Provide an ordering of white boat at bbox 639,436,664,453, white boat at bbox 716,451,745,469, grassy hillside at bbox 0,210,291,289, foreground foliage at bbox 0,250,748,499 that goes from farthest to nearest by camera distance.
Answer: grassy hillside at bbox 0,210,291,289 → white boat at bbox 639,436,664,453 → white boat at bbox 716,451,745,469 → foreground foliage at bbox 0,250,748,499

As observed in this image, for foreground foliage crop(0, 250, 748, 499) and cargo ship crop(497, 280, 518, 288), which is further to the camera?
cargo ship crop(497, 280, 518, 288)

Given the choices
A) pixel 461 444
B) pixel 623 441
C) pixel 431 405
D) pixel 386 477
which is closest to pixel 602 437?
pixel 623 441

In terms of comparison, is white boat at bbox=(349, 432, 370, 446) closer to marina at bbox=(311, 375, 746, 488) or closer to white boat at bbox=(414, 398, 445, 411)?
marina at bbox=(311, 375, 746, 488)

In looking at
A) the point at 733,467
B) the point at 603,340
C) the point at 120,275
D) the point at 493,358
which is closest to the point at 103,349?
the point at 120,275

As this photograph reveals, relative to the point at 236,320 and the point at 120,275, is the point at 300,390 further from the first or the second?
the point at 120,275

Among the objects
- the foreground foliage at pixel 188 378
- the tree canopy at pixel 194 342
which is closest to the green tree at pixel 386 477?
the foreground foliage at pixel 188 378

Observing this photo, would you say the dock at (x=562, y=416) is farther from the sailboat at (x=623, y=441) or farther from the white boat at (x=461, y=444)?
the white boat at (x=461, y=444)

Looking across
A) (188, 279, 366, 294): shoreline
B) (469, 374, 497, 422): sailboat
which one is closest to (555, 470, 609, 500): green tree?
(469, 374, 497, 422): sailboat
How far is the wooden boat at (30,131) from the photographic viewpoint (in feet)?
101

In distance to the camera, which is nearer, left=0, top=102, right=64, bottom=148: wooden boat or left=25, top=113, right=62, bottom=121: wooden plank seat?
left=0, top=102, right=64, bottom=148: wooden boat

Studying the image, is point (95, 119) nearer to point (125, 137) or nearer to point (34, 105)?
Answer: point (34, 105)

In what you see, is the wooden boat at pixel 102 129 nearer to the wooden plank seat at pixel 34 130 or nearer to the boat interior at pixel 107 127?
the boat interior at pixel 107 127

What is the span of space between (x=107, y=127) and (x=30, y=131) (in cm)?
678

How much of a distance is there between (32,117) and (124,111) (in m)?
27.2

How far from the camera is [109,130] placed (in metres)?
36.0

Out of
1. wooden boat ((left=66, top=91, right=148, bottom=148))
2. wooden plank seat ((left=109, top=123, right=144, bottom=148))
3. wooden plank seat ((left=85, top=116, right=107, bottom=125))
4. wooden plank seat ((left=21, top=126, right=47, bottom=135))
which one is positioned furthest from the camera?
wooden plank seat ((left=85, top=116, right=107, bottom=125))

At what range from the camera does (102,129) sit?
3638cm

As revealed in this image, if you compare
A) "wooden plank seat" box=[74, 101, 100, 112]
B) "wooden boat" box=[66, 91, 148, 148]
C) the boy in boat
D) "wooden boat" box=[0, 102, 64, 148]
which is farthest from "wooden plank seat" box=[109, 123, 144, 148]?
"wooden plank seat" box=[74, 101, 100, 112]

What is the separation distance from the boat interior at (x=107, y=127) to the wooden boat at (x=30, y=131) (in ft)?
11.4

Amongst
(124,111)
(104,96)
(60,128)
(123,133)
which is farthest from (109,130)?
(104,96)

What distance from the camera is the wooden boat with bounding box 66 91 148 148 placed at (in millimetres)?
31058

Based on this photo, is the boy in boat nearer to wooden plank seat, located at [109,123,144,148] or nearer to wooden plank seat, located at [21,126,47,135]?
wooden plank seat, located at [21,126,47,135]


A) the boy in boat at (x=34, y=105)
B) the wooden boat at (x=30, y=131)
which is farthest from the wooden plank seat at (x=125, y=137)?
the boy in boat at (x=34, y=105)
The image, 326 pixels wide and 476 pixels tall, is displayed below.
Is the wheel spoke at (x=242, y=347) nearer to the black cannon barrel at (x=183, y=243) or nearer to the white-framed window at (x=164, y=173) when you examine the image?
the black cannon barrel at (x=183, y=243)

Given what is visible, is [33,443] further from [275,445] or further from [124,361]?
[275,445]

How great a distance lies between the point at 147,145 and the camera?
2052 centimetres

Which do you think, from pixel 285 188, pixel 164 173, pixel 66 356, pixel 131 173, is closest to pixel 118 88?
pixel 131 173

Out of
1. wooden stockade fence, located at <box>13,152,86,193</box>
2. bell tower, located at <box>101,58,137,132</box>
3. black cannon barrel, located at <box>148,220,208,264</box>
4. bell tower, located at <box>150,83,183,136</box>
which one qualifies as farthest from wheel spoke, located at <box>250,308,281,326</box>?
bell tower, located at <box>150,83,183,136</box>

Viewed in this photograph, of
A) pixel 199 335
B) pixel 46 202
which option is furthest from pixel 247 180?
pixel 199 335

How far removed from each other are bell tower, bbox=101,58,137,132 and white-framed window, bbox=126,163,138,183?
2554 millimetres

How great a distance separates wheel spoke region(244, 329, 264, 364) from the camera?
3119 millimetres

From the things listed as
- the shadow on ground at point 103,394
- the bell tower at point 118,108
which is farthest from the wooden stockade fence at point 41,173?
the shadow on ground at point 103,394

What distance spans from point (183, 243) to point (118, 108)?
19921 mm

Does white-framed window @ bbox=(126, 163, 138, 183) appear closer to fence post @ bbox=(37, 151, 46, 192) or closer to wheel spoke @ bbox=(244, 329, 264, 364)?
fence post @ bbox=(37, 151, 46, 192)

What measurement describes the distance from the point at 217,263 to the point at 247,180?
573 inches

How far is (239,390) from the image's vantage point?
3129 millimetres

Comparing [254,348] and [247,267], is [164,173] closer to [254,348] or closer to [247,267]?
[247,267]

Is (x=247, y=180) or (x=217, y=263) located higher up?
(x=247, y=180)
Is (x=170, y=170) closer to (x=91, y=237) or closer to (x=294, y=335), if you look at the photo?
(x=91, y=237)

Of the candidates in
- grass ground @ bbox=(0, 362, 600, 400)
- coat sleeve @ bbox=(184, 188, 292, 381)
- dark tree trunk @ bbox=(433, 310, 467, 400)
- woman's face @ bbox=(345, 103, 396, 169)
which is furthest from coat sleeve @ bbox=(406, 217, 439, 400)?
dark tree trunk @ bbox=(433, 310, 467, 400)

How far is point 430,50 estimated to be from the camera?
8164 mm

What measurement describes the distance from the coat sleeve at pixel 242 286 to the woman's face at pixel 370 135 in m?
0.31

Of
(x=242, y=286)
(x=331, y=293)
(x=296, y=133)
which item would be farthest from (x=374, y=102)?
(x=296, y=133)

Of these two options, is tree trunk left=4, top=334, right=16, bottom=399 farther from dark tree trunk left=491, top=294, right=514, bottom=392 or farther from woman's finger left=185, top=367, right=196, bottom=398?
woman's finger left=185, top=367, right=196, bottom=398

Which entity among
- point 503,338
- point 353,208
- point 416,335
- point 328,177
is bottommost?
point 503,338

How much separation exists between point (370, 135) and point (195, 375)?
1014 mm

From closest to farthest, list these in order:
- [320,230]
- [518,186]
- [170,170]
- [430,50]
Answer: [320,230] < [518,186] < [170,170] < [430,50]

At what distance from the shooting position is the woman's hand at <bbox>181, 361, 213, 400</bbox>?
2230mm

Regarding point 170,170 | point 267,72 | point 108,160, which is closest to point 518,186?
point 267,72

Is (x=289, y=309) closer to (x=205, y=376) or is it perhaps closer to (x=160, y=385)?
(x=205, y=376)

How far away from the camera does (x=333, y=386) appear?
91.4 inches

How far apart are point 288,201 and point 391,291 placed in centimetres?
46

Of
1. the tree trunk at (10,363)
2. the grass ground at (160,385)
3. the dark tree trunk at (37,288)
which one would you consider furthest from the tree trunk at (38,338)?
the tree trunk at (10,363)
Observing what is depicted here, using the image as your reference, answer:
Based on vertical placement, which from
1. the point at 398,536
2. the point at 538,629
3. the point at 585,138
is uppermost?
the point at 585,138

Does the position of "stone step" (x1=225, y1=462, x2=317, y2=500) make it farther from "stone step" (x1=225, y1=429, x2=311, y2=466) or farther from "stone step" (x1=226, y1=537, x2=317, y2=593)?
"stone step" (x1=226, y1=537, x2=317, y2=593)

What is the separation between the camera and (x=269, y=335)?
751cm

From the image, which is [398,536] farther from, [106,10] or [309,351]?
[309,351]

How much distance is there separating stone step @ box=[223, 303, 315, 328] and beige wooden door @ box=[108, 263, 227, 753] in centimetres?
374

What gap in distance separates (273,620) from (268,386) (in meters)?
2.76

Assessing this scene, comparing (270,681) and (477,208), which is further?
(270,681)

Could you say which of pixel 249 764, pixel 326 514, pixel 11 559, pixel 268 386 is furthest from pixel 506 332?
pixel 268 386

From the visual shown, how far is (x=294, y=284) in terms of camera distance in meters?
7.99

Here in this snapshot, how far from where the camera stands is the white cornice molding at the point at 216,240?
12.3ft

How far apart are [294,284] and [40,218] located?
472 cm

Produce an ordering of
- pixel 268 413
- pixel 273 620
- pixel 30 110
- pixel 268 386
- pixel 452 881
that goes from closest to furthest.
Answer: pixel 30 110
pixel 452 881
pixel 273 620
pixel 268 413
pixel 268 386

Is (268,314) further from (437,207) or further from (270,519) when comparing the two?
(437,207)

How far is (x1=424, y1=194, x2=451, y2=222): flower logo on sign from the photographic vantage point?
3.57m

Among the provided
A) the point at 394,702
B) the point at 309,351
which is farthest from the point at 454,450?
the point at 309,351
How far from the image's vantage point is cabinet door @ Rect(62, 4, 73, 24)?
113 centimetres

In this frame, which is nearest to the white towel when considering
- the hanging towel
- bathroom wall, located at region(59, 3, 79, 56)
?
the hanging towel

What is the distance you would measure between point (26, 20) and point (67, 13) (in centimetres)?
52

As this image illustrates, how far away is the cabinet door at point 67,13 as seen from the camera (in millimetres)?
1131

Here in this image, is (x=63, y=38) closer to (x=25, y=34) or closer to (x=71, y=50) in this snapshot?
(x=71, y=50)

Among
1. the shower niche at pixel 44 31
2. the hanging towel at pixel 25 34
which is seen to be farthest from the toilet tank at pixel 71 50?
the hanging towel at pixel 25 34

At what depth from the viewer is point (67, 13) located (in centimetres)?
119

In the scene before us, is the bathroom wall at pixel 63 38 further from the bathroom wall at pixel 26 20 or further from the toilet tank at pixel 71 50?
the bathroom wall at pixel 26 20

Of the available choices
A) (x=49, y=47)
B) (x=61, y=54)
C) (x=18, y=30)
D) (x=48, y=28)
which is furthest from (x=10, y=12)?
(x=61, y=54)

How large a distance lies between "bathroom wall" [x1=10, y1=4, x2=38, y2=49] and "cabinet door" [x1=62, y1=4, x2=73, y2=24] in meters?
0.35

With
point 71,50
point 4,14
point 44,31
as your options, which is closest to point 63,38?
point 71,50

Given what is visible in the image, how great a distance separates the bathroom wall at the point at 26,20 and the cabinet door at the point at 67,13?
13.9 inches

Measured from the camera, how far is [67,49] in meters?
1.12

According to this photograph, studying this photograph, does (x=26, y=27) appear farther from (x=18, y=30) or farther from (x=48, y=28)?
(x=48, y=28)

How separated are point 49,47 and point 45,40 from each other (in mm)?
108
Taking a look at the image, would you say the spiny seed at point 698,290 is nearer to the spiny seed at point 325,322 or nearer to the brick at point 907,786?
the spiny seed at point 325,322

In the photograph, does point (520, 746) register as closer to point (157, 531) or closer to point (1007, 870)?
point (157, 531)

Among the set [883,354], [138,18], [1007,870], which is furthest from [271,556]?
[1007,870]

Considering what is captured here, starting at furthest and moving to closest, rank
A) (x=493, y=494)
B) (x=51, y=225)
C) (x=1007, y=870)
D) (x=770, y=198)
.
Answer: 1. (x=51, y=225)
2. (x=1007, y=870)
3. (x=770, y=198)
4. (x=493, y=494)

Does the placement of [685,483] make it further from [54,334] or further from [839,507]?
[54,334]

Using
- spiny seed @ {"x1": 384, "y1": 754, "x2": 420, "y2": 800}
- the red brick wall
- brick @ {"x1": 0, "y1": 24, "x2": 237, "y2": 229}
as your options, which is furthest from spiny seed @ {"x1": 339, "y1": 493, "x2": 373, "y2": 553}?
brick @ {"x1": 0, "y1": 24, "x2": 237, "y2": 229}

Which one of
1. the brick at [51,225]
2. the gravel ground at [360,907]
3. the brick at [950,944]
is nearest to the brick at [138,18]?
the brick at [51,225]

## WHAT TO PRODUCE
Print exactly the lines above, starting at the line that contains "Given what is visible in" and ending with the last line of the records, both included.

## REPLY TO THE EXERCISE
Given what is visible in the image, how great a distance separates the bathroom wall at the point at 26,20 and the cabinet door at the point at 67,13?
13.9 inches

Measured from the camera, how far is [67,49] in meters?
1.12

According to this photograph, studying this photograph, does (x=26, y=27) appear farther from (x=18, y=30) or farther from (x=48, y=28)?
(x=48, y=28)

How separated are point 49,47 and point 45,40 from each other (in mm)?
108
Taking a look at the image, would you say the spiny seed at point 698,290 is nearer to the spiny seed at point 325,322 or nearer to the brick at point 907,786?
the spiny seed at point 325,322

In the photograph, does point (520, 746) register as closer to point (157, 531) or closer to point (1007, 870)?
point (157, 531)

Among the set [883,354], [138,18], [1007,870], which is furthest from [271,556]?
[1007,870]

Considering what is captured here, starting at furthest and moving to closest, rank
A) (x=493, y=494)
B) (x=51, y=225)
C) (x=1007, y=870)
D) (x=770, y=198)
.
Answer: 1. (x=51, y=225)
2. (x=1007, y=870)
3. (x=770, y=198)
4. (x=493, y=494)

Does the placement of [685,483] make it further from [54,334] or further from [839,507]?
[54,334]

Using
- spiny seed @ {"x1": 384, "y1": 754, "x2": 420, "y2": 800}
- the red brick wall
- brick @ {"x1": 0, "y1": 24, "x2": 237, "y2": 229}
as your options, which is furthest from spiny seed @ {"x1": 339, "y1": 493, "x2": 373, "y2": 553}?
brick @ {"x1": 0, "y1": 24, "x2": 237, "y2": 229}

Which one of
1. the brick at [51,225]
2. the gravel ground at [360,907]
3. the brick at [950,944]
is nearest to the brick at [138,18]?
the brick at [51,225]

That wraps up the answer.